I am trying to use matplotlib scatter plot on Python (Jupyter Notebook) to create a t-sne visualization, with different colors for different points.
I am ashamed to admit that I have mostly borrowed prewritten code, so some of the nuance is far beyond me. However, I am running into a ValueError which I can't seem to solve (even after looking at solutions for similar instances of ValueErrors asked here on Stack Overflow).
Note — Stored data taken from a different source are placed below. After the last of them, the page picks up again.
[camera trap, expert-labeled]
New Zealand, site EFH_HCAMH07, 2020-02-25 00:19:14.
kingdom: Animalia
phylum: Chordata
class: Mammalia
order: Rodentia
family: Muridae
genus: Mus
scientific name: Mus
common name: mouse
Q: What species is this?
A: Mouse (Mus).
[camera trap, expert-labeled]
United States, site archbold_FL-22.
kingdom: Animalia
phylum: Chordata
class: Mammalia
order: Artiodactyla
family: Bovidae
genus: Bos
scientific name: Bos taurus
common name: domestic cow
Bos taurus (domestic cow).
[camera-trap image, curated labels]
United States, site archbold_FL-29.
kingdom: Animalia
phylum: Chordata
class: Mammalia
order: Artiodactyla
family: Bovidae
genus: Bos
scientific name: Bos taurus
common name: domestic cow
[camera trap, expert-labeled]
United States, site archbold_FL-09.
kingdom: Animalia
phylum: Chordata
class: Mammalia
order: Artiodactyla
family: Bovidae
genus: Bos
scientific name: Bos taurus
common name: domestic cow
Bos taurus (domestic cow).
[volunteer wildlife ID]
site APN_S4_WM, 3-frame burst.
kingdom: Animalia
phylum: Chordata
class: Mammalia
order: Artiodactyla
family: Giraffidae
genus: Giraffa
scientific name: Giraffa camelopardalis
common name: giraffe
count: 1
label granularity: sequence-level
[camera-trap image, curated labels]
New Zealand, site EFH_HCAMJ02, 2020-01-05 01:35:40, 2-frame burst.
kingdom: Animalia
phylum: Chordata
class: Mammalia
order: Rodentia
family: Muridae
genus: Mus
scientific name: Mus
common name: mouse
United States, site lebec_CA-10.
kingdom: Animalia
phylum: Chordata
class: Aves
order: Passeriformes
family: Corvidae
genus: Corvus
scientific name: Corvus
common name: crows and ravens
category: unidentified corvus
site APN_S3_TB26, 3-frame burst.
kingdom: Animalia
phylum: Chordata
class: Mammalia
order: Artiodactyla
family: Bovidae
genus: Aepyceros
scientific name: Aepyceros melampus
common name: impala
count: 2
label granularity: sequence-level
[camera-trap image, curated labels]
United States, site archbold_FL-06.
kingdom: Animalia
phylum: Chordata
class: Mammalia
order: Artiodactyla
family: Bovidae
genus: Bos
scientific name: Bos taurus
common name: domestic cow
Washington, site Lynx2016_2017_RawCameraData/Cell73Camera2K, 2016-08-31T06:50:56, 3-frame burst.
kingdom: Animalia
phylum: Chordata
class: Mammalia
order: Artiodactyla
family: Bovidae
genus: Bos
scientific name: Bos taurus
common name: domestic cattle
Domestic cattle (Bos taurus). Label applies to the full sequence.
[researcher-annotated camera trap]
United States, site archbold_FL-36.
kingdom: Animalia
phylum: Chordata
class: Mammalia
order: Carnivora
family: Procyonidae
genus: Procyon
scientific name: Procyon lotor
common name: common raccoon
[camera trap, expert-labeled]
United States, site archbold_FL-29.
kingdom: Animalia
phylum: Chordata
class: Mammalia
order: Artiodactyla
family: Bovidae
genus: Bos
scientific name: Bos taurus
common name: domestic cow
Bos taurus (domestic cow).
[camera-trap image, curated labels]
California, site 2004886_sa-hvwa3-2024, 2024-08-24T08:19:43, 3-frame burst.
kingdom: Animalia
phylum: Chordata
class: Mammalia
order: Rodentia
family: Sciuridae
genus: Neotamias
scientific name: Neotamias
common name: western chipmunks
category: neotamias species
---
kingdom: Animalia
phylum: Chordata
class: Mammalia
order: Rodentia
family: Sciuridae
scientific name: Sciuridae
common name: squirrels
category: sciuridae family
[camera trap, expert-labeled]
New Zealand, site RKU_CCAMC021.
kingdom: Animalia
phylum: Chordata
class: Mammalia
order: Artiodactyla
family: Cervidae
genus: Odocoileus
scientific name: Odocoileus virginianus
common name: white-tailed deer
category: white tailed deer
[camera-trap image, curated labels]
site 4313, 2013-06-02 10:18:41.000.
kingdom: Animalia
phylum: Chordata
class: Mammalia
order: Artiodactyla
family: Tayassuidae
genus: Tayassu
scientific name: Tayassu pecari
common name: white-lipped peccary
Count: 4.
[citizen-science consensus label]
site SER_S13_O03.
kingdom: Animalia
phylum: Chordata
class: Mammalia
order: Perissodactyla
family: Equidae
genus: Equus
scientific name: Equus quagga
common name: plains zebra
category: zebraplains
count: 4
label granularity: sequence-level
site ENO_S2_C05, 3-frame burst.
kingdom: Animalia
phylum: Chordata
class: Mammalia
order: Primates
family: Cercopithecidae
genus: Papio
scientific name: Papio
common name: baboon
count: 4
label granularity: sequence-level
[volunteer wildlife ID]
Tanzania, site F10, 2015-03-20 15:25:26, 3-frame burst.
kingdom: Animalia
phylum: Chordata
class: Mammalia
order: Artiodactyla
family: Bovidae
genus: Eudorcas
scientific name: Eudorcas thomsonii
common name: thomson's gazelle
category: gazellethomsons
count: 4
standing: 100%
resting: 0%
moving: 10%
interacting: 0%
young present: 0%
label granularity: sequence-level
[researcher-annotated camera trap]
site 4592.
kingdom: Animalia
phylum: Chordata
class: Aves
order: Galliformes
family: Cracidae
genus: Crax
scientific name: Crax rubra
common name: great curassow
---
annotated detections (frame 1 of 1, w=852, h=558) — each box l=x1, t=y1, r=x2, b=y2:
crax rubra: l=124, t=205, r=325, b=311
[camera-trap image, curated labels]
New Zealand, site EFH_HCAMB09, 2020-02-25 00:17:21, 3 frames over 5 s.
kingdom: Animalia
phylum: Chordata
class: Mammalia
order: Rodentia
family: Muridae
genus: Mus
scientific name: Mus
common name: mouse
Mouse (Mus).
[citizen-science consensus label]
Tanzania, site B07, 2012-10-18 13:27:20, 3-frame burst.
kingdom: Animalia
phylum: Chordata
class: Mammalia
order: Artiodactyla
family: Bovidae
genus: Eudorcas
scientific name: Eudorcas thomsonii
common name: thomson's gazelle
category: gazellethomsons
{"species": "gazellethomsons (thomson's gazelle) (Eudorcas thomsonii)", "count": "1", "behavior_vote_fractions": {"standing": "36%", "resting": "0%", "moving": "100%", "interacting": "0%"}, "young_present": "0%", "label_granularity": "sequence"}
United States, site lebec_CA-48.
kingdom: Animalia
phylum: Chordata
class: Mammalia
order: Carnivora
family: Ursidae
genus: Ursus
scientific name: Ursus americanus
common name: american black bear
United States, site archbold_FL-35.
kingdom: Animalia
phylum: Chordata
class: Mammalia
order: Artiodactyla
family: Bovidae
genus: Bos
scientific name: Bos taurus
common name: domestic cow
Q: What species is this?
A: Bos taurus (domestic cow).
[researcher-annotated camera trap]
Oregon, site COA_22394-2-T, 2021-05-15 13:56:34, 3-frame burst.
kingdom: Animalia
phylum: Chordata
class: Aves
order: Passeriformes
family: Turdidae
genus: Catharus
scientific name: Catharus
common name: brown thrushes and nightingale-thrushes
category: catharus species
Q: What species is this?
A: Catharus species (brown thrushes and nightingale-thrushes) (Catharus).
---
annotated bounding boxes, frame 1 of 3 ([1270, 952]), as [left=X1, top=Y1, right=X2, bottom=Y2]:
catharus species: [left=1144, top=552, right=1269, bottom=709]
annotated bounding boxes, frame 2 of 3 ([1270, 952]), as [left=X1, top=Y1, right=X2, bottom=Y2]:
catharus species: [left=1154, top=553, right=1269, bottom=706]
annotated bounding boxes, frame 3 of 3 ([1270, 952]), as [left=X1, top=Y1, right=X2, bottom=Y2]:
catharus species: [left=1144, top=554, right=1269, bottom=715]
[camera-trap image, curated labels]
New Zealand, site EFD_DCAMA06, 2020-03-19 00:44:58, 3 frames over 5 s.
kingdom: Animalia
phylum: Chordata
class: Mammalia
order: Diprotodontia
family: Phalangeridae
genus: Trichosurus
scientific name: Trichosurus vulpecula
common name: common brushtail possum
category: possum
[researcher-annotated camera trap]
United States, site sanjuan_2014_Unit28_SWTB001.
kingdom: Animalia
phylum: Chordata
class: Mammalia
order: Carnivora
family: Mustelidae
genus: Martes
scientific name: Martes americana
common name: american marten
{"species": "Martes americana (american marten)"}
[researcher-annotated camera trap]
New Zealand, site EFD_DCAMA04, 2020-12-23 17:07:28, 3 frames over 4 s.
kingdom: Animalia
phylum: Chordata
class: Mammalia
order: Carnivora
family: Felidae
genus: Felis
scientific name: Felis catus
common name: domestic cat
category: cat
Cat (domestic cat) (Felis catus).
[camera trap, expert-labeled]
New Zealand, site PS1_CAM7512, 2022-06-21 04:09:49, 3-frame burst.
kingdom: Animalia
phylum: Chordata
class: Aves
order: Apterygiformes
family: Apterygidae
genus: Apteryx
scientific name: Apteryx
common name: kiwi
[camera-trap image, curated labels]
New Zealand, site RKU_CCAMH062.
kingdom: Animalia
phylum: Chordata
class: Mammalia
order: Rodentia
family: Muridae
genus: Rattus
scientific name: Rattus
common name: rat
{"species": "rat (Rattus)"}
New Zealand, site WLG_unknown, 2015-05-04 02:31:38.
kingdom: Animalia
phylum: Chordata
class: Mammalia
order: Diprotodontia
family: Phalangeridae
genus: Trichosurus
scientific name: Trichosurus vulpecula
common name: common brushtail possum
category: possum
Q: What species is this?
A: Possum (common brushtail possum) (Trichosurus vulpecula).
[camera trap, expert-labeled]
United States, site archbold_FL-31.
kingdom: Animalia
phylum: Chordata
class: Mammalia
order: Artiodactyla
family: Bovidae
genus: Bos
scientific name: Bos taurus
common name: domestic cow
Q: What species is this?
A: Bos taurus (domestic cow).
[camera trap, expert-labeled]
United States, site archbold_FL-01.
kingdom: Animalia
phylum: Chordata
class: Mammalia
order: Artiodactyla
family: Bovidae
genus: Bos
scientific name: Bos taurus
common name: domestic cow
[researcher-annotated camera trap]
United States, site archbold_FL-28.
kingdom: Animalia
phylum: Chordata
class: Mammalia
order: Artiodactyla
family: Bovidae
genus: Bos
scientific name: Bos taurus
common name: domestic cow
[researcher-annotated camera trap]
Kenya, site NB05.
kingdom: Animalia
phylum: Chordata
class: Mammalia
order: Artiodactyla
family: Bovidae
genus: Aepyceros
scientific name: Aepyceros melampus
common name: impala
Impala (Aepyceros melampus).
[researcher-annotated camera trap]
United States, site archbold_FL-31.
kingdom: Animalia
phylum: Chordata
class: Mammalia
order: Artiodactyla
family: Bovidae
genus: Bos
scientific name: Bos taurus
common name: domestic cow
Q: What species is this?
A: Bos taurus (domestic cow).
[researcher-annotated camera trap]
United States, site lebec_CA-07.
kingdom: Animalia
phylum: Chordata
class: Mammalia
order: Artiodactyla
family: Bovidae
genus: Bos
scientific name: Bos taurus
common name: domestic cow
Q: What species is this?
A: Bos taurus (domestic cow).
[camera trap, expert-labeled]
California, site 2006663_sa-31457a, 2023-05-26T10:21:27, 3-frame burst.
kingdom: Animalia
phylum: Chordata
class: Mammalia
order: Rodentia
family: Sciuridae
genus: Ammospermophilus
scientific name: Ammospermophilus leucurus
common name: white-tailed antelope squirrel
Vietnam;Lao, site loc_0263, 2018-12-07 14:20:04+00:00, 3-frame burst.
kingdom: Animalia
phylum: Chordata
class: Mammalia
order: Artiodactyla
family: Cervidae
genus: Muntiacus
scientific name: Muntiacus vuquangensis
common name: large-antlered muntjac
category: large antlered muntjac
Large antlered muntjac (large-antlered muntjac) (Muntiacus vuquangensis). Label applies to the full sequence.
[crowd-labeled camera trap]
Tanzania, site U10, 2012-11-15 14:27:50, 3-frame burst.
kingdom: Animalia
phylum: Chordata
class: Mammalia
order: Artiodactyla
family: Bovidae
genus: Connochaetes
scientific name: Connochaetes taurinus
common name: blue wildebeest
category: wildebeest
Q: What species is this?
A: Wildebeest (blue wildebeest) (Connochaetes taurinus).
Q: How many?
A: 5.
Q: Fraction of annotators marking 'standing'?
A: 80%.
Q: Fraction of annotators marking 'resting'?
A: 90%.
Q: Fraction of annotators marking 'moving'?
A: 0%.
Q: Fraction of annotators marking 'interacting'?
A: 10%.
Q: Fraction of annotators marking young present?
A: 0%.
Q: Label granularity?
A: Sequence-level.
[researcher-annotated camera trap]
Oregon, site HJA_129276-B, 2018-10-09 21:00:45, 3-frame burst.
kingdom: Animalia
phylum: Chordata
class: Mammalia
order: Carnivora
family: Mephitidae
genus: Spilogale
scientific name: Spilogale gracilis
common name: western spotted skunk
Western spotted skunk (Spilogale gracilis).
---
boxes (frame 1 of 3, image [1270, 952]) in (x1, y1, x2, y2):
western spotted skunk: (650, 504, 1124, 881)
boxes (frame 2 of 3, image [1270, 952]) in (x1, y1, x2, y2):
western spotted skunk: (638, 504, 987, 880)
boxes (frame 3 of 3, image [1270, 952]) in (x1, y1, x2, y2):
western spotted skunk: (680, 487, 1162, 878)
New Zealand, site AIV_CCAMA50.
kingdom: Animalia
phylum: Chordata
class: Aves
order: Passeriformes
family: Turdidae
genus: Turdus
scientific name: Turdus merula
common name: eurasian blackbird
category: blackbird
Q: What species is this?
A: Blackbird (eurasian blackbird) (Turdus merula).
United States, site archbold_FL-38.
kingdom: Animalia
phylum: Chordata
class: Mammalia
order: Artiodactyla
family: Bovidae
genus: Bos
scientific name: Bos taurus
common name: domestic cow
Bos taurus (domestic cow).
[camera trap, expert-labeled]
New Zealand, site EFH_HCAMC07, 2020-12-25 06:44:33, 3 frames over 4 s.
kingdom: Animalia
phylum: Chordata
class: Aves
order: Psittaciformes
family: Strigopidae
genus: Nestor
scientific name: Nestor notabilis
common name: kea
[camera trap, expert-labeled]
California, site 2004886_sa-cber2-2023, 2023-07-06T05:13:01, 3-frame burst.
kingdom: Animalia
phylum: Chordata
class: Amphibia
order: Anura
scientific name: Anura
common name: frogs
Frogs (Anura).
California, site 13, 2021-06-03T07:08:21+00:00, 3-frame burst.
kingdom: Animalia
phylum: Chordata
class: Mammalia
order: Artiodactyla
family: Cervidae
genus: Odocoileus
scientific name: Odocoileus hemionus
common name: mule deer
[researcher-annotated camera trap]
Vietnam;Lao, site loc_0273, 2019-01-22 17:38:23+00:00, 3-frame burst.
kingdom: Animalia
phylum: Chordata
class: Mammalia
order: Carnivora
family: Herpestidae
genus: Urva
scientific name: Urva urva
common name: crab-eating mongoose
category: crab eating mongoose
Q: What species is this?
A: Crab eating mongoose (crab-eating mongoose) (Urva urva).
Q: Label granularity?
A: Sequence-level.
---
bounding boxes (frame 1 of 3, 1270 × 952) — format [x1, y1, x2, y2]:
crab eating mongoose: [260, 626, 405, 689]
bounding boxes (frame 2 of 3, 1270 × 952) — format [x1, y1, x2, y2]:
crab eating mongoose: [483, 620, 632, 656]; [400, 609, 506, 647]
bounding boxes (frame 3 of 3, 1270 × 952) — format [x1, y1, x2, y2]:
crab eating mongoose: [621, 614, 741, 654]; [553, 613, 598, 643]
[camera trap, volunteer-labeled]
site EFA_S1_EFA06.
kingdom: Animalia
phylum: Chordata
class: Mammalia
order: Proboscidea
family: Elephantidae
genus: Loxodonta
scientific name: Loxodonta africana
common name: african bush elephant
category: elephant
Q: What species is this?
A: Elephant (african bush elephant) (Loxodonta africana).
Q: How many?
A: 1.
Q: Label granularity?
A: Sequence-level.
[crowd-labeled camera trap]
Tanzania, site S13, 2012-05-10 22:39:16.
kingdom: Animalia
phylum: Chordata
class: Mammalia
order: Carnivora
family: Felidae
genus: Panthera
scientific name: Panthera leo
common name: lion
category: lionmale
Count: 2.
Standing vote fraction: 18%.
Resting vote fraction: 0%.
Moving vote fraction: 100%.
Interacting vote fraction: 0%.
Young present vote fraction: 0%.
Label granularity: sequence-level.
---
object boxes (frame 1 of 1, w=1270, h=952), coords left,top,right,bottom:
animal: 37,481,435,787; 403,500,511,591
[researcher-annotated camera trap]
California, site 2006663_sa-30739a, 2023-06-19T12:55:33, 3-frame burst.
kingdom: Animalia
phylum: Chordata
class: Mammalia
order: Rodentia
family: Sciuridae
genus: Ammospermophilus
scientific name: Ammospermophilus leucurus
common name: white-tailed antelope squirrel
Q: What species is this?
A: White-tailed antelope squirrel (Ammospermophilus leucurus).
Running the scatter (relevant code here) returns the ValueError: RGBA sequence should have length 3 or 4; although this is apparently directly caused by the ValueError: 'c' argument has 470000 elements, which is inconsistent with 'x' and 'y' with size 2500.
if __name__ == "__main__":
print("Run Y = tsne.tsne(X, no_dims, perplexity) to perform t-SNE on your dataset.")
print("Running example on ECG samples...")
X = np.loadtxt("ecg_test_tsne_randomremoved_tagremoved.txt")
labels = np.loadtxt("ecg_test_tsne_randomremoved_tagremoved.txt")
Y = tsne(X, 2, 50, 20.0)
pylab.scatter(Y[:, 0], Y[:, 1], 20, labels)
pylab.show()
Here, the txt file is the one that contains all the data. The complete code is verbatim van der Maaten's Python implementation, available here if necessary.
In addition, it states that both the mapping and RGBA conversion failed (pretty severe failure), and one may appreciate verbose feedback.
I'm very confused at this state since even after reading the solutions for other occurrences of this ValueError (as detailed on Stack Overflow), I am a bit clueless about how to format "labels" so that the dimensions of c might match x and y.
CodePudding user response:
The 4th parameter to pyplot.scatter
is a color or set of colors, not a label. scatter
has no parameter for labels. I'd just remove the 4th parameter altogether.